▸ Short exercise 1:
Count the lines in the listing below that contain the word "farther", counting only matches with the same case. Give only the number.

▸ Supplied text:
begin
# Driving Concepts school at California Speedway on March 13th



## scottn2retro (Mar 20, 2002)

Hi All -

Thought I'd pass on a Driving Concepts school at California Speedway on Thurs. March 13th leading up to Tech Fest West 2003.

There is a $70 discount for people registered for the Tech Fest. 

http://www.bmwclubla.org/techfestwest2003/


----------



## Raffi (May 18, 2002)

Here's the link to the Schedule:

http://www.drivingconcepts.com/schedule.html

And here's the application:

http://www.drivingconcepts.com/application_menu.html

See you there. :bigpimp:


----------



## scottn2retro (Mar 20, 2002)

Will Stuka be there going sideways?


----------



## Raffi (May 18, 2002)

scottn2retro said:


> *Will Stuka be there going sideways?  *


Maybe - though Carl McGinn would not appreciate sideways driving and would definitely relegate Stuka to DFL ("D" For Life)! :lmao: :lmao:

Are you going Stuka???? :dunno:


----------



## The HACK (Dec 19, 2001)

I'm there doode.

I wonder if we (those of us who signed up to help organize the event) will be given free passes to the seminars, as well as the $75 discount at the DC event. If not, then it's still worth paying the $195 (8 WHOPPIN' MEALS!) and get the DC discount. :thumbup: 

In any case, time to start saving up vacation time man!


----------



## Kaz (Dec 21, 2001)

I need to look at the TechFest site and the costs but my issue is more likely saving up the money, not the vacation time, since it appears I currently have about 6.5 weeks of that.


----------



## scottn2retro (Mar 20, 2002)

Kaz said:


> *I need to look at the TechFest site and the costs but my issue is more likely saving up the money, not the vacation time, since it appears I currently have about 6.5 weeks of that.  *


Solution: Sell some of your vacation time


----------



## Kaz (Dec 21, 2001)

scottn2retro said:


> *Solution: Sell some of your vacation time  *


Yeah, I wish.


----------



## Mr Paddle.Shift (Dec 19, 2001)

I think I will be down with this event too...:thumbup: 

Btw Raffi, Andy "WRX" will be joining us too. :angel:


----------



## Raffi (May 18, 2002)

VinceTopasBlau3 said:


> *
> Btw Raffi, Andy "WRX" will be joining us too. :angel: *


Cool. :thumbup: I will sign up tomorrow.


----------



## Mr Paddle.Shift (Dec 19, 2001)

Wooo...wait a minute. 

$380 for one day?  I thought CCA organized a similar one for 1 weekend for $600 and we were b*tching about it. :dunno:



Raffi said:


> *Cool. :thumbup: I will sign up tomorrow. *


----------



## Raffi (May 18, 2002)
end
▸ Records for processing:
begin
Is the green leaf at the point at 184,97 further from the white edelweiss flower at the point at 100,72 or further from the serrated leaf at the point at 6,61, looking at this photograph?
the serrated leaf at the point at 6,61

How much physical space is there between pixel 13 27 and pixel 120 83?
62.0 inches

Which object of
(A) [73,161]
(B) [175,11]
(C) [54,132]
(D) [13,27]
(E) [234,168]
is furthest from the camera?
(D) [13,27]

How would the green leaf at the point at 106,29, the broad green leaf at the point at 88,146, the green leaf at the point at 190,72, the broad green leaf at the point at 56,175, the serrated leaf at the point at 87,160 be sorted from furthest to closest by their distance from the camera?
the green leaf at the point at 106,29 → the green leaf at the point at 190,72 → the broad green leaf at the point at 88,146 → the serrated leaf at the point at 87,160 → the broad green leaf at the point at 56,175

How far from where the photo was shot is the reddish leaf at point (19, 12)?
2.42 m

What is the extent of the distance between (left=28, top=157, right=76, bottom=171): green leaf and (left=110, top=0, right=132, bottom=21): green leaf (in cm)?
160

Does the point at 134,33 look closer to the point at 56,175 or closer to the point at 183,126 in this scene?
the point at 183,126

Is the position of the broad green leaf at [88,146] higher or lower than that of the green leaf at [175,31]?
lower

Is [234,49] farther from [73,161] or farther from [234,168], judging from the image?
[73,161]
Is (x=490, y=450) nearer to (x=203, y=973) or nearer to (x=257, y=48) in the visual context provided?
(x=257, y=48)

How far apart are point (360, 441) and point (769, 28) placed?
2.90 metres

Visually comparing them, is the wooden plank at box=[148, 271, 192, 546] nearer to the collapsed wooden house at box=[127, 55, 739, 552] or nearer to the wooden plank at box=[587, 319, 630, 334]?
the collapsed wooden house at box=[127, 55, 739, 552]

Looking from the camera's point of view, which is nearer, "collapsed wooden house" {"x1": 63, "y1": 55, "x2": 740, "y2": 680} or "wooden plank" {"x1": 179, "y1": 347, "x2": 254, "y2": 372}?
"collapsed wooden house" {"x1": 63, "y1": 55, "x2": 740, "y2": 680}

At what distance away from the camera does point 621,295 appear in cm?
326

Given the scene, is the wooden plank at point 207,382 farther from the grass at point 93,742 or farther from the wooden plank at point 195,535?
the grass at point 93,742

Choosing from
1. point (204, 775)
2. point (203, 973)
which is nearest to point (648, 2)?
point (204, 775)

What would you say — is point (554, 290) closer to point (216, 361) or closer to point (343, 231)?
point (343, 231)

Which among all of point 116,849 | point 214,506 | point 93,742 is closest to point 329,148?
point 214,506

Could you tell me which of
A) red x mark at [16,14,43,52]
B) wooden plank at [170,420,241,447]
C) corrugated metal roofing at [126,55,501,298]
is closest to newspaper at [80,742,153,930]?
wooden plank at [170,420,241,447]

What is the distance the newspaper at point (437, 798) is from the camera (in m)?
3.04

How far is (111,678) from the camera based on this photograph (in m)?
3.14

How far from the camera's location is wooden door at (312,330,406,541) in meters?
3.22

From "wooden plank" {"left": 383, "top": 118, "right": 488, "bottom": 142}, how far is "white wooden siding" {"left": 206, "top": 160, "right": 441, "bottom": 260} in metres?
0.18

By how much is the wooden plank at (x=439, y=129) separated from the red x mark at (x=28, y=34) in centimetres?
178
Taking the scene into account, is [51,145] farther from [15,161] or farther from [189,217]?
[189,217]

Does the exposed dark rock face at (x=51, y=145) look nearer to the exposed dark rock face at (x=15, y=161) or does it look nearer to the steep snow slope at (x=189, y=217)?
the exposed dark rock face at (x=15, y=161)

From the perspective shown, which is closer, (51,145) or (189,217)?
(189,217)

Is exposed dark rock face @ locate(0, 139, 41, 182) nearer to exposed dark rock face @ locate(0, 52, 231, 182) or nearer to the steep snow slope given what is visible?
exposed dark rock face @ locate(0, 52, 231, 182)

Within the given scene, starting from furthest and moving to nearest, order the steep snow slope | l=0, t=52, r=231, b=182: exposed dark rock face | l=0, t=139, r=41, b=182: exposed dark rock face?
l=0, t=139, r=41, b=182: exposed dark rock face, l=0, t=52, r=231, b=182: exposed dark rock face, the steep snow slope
end
▸ Short exercise 2:
Answer these questions about the forum thread above:
(a) On what day and date is the Driving Concepts school at California Speedway held?
(b) About how many weeks of vacation time does Kaz say he currently has?
(c) What price for one day does Mr Paddle.Shift question?

▸ Finished answer 1:
3

▸ Finished answer 2:
(a) Thursday, March 13th
(b) About 6.5 weeks
(c) $380